Warren Buffett on the Wells Fargo Fake Account Scandal

Most of you have probably heard of the scandal engulfing American banking giant, Wells Fargo (WFC). It appears the bank created millions of fake bank accounts under its customers' names. The truth, as always, is never clear but the bank says employees did it under their own will to meet employment goals. Several US government agencies are investigating and the CEO stepped down recently.

Berkshire Hathaway is the biggest shareholder of Wells Fargo (WFC) with about 10% ownership and Buffett personally owns another 2 million shares (worth approx. $100 million right now). But Buffett has not commented about the scandal, until now. In a CNN Money interview, Buffett says he still has faith in the bank and couldn't comment publicly until now because it was a passive investment as stipulated to the banking regulators.




Buffett essentially says senior management made a terrible judgement with the incentive system. It remains to be seen if this is a symptom of the current culture at Wells Fargo or if it isolated and can be cleaned up. I remember Buffett betting heavily on Wells Fargo during the financial crisis, largely due to its culture--he basically implied Wells Fargo wouldn't have made the dumb loans others did.

Some have equated the problem to that of what Salomon Brothers faced when it rigged the Treasury auctions in the 80's.
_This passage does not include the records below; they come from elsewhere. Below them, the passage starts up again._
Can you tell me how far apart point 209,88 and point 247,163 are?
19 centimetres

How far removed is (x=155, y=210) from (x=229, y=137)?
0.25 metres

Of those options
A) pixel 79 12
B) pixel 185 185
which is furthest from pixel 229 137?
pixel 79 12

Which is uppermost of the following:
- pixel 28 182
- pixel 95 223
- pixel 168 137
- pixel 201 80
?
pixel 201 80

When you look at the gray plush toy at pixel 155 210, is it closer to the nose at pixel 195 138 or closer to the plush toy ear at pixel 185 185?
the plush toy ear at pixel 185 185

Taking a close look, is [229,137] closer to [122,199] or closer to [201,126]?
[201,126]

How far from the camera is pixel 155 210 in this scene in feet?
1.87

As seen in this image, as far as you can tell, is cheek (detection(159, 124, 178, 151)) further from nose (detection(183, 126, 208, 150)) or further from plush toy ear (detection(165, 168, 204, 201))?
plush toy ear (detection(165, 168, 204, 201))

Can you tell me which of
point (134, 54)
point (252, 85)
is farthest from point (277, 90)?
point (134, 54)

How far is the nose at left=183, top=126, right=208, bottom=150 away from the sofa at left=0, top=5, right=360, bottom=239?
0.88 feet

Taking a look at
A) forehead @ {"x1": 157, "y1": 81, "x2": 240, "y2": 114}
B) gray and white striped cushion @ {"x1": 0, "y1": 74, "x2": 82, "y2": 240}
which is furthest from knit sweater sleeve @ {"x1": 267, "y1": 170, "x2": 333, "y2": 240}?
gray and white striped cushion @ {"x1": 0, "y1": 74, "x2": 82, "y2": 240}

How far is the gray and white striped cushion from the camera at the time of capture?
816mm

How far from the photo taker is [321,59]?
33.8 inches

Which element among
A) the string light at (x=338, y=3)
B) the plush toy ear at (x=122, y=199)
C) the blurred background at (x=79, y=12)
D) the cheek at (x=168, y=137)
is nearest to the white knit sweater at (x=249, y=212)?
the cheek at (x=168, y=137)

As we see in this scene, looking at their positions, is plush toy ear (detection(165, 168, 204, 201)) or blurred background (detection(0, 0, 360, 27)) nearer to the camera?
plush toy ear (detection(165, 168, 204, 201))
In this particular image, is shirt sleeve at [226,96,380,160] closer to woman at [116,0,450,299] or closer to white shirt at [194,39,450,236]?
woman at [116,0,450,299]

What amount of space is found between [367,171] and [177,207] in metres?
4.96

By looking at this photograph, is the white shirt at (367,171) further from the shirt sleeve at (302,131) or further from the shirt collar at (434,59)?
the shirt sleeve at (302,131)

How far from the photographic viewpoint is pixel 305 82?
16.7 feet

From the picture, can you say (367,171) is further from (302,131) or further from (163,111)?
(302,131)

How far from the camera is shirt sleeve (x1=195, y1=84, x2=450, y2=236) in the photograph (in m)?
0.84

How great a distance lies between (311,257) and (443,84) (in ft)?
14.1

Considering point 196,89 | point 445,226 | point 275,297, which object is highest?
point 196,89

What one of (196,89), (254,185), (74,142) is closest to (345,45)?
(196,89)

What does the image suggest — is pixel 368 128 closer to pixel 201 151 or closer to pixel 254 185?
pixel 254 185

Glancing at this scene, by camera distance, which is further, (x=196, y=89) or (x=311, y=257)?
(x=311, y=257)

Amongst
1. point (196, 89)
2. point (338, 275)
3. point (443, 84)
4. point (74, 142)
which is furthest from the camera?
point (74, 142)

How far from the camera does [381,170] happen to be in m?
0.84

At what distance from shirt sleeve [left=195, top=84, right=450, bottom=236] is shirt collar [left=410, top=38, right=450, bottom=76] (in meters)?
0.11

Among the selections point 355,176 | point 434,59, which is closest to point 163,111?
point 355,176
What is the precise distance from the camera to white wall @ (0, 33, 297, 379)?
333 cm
It doesn't seem like the problem is as bad as that. So far it seems limited to a tiny percentage of retail customer accounts. It will only turn into a big issue if there were worse dubious actions involving brokerage accounts and corporate accounts--so far it doesn't seem to involve that.

I don't really understand banks--financials are mostly outside my circle of competence and my investments, such as Ambac, Takefuji, and Delta Financial, were complete disasters--but if you are knowledgeable about them and want a megacap bank, WFC is worth investigating as an investment.